In one incident, at least 11 patients died at a hospital in the city of Tirupati overnight when the oxygen ran out because a vital delivery was late.

‘There were issues with oxygen pressure due to low availability. It all happened within a span of five minutes,’ said M Harinarayan, the district’s top bureaucrat said late on Monday, adding the hospital’s supplies had now been topped up.

Just a week ago, medics in rural parts of Maharashtra state warned that patients are being brought to them with marks from hot irons held against their skin by witch doctors in an attempt to drive the virus out.

Others are coming to shelters such as Shree Swaminarayan Gurukul Vishwavidya Pratishthanam, a school run by Hindu monks near Ahmedabad, to undergo cow dung ‘therapy’.

The shelter is located just across the road from the headquarters of Zydus Cadila, which is developing its own COVID-19 vaccine.

Gautam Manilal Borisa, a manager at a pharmaceuticals company and frequent visitor, insisted to reporters that bathing in cow dung had cured him of Covid when he caught the virus last year.

‘We see … even doctors come here. Their belief is that this therapy improves their immunity and they can go and tend to patients with no fear,’ he said.

Believes mix both cow dung and urine – which has been used in Hindu rituals for centuries for its supposed therapeutic and antiseptic properties – and then cover their bodies in the mixture.

As participants wait for the dung and urine mixture on their bodies to dry, they hug or honour the cows at the shelter, and practice yoga to boost energy levels.

The packs are then washed off with milk or buttermilk.

‘There is no concrete scientific evidence that cow dung or urine work to boost immunity against COVID-19, it is based entirely on belief,’ said Dr Jayalal as he urged people not to visit such centres.

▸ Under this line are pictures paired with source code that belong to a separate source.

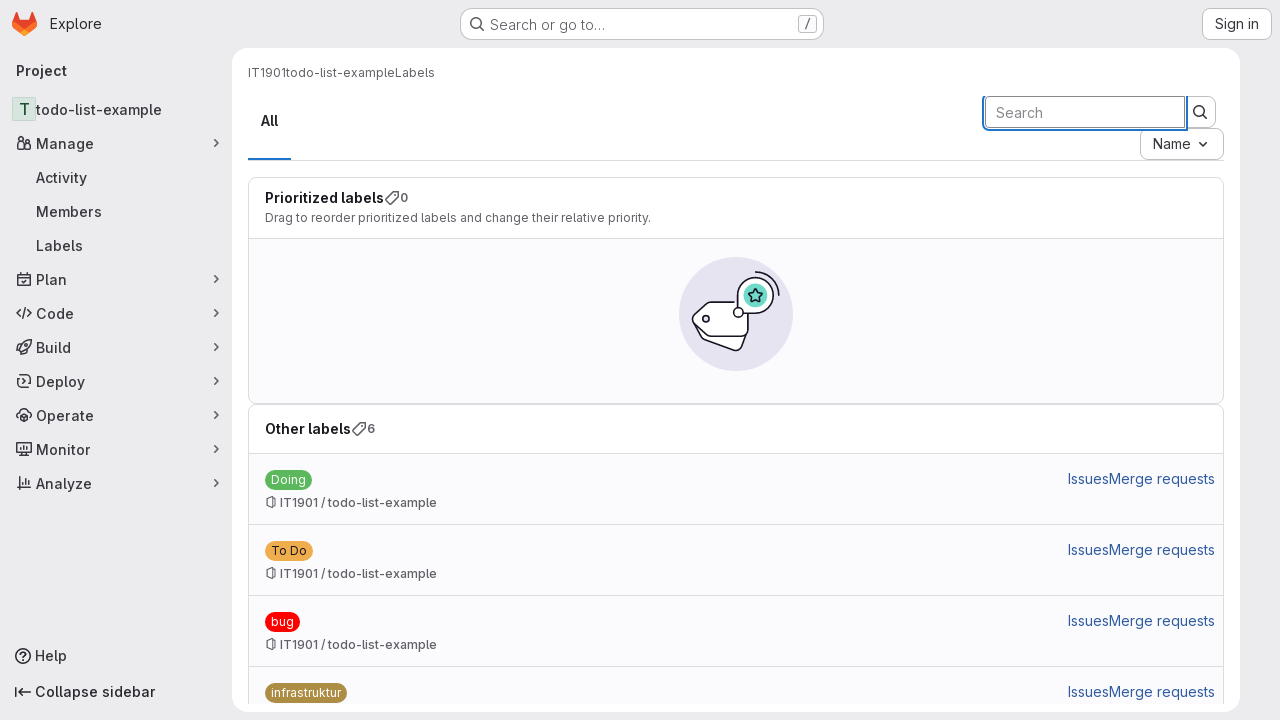

--- FILE ---
content_type: text/javascript; charset=utf-8
request_url: https://gitlab.stud.idi.ntnu.no/assets/webpack/pages.projects.labels.index.f6153e4a.chunk.js
body_size: 184
content:
(this.webpackJsonp=this.webpackJsonp||[]).push([["pages.projects.labels.index"],{255:function(e,s,a){a("HVBj"),a("gjpc"),e.exports=a("plhZ")},plhZ:function(e,s,a){"use strict";a.r(s);var p=a("feg8");Object(p.c)()}},[[255,"runtime","main","commons-pages.projects-pages.projects.activity-pages.projects.alert_management.details-pages.project-1bcd7ed0","commons-pages.admin.labels.edit-pages.admin.labels.index-pages.groups.labels.edit-pages.groups.label-7a36961f"]]]);
//# sourceMappingURL=pages.projects.labels.index.f6153e4a.chunk.js.map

‘There are also health risks involved in smearing or consuming these products – other diseases can spread from the animal to humans.’

India’s coronavirus crisis showed scant sign of easing on Tuesday, with a seven-day average of new cases at a record high and international health authorities warning the country’s variant of the virus poses a global concern.

India’s daily coronavirus cases rose by 329,942, while deaths from the disease rose by 3,876, according to the health ministry. India’s total coronavirus infections are now at 22.99 million, while total fatalities rose to 249,992.

India leads the world in the daily average number of new deaths reported, accounting for one in every three deaths reported worldwide each day, according to a Reuters tally.

The seven-day average of new cases is at a record high of 390,995.

The World Health Organization said the coronavirus variant first identified in the country last year was being classified as a variant of global concern, with some preliminary studies showing that it spreads more easily.

‘We are classifying this as a variant of concern at a global level,’ Maria Van Kerkhove, WHO technical lead on COVID-19, told a briefing in Geneva on Monday. ‘There is some available information to suggest increased transmissibility.’

Nations around the globe have sent oxygen cylinders and other medical gear to support India’s crisis, but many hospitals around the nation are struggling with a shortage of the life-saving equipment.

Sixteen faculty members and a number of retired teachers and employees who had been living on the campus of Aligarh Muslim University, one of India’s most prestigious, had died of coronavirus, the university said.

Adding to the strain on medical facilities, the Indian government has told doctors to look out for signs of mucormycosis or ‘black fungus’ in COVID-19 patients as hospitals report a rise in cases of the rare but potentially fatal infection.

The disease, which can lead to blackening or discolouration over the nose, blurred or double vision, chest pain, breathing difficulties and coughing blood, is strongly linked to diabetes. And diabetes can in turn be exacerbated by steroids such as dexamethasone, used to treat severe COVID-19.

India’s second wave has increased calls for a nationwide lockdown and prompted a growing number of states to impose tougher restrictions, impacting businesses and the wider economy.